Re: [PATCH v2 0/5] Switch arm64 over to qrwlock

From: Jeremy Linton
Date: Mon Oct 09 2017 - 18:31:33 EST


Hi,

On 10/06/2017 08:34 AM, Will Deacon wrote:
Hi all,

This is version two of the patches I posted yesterday:

http://lists.infradead.org/pipermail/linux-arm-kernel/2017-October/534666.html

I'd normally leave it longer before posting again, but Peter had a good
suggestion to rework the layout of the lock word, so I wanted to post a
version that follows that approach.

I've updated my branch if you're after the full patch stack:

git://git.kernel.org/pub/scm/linux/kernel/git/will/linux.git qrwlock

As before, all comments (particularly related to testing and performance)
welcome!

I've been doing perf comparisons with the rwlock fairness patch I posted last week on a single socket thunderx and the baseline rwlock. For most cases where the ratio of read/writers is similar (uncontended readers/writers, single writer/lots readers, etc) the absolute number of lock acquisitions is very similar (within a few percent one way or the other).

In this regard both patches are light years ahead of the current arm64 rwlock. The unfairness of the current rwlock allows significantly higher lock acquisition counts (say 4x at 30Readers:1Writer) at the expense of complete writer starvation (or a ~43k:1 ratio at a 30R:1W per locktorture). This is untenable.

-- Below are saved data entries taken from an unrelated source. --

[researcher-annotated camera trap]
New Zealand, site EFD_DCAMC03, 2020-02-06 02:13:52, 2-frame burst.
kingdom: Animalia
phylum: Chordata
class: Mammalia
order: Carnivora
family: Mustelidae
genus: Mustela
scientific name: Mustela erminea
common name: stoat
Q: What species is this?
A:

The qrwlock does an excellent job of maintaining the ratio of reader/writer acquisitions proportional to the number of readers/writers until the total lockers exceeds the number of cores where the ratios start to far exceed the reader/writer ratios (440:1 acquisitions @ 96R:1W)

In comparison the other patch tends to favor the writers more, so at a ratio of 48R/1W, the readers are only grabbing the lock at a ratio of 15:1. This flatter curve continues past the number of cores with the readers having a 48:1 advantage with 96R/1W. That said the total lock acquisition counts remain very similar (with maybe a slight advantage to the non queued patch with 1 writer and 12-30 readers) despite the writer acquiring the lock at a higher frequency. OTOH, if the number of writers is closer to the number of readers (24R:24W) then the writers have about a 1.5X bias over the readers independent of the number of reader/writers. This bias seems to be the common multiplier given a reader/writer ratio with those patches and doesn't account for possible single thread starvation.

Of course, I've been running other tests as well and the system seems to be behaving as expected (likely better than the rwlock patches under stress). I will continue to test this on a couple other platforms.

In the meantime:

Tested-by: Jeremy Linton <jeremy.linton@xxxxxxx>



Cheers,

Will

--->8

Will Deacon (5):
kernel/locking: Use struct qrwlock instead of struct __qrwlock
locking/atomic: Add atomic_cond_read_acquire
kernel/locking: Use atomic_cond_read_acquire when spinning in qrwlock
arm64: locking: Move rwlock implementation over to qrwlocks
kernel/locking: Prevent slowpath writers getting held up by fastpath

arch/arm64/Kconfig | 17 ++++
arch/arm64/include/asm/Kbuild | 1 +
arch/arm64/include/asm/spinlock.h | 164 +-------------------------------
arch/arm64/include/asm/spinlock_types.h | 6 +-
include/asm-generic/atomic-long.h | 3 +
include/asm-generic/qrwlock.h | 20 +---
include/asm-generic/qrwlock_types.h | 15 ++-
include/linux/atomic.h | 4 +
kernel/locking/qrwlock.c | 83 +++-------------
9 files changed, 58 insertions(+), 255 deletions(-)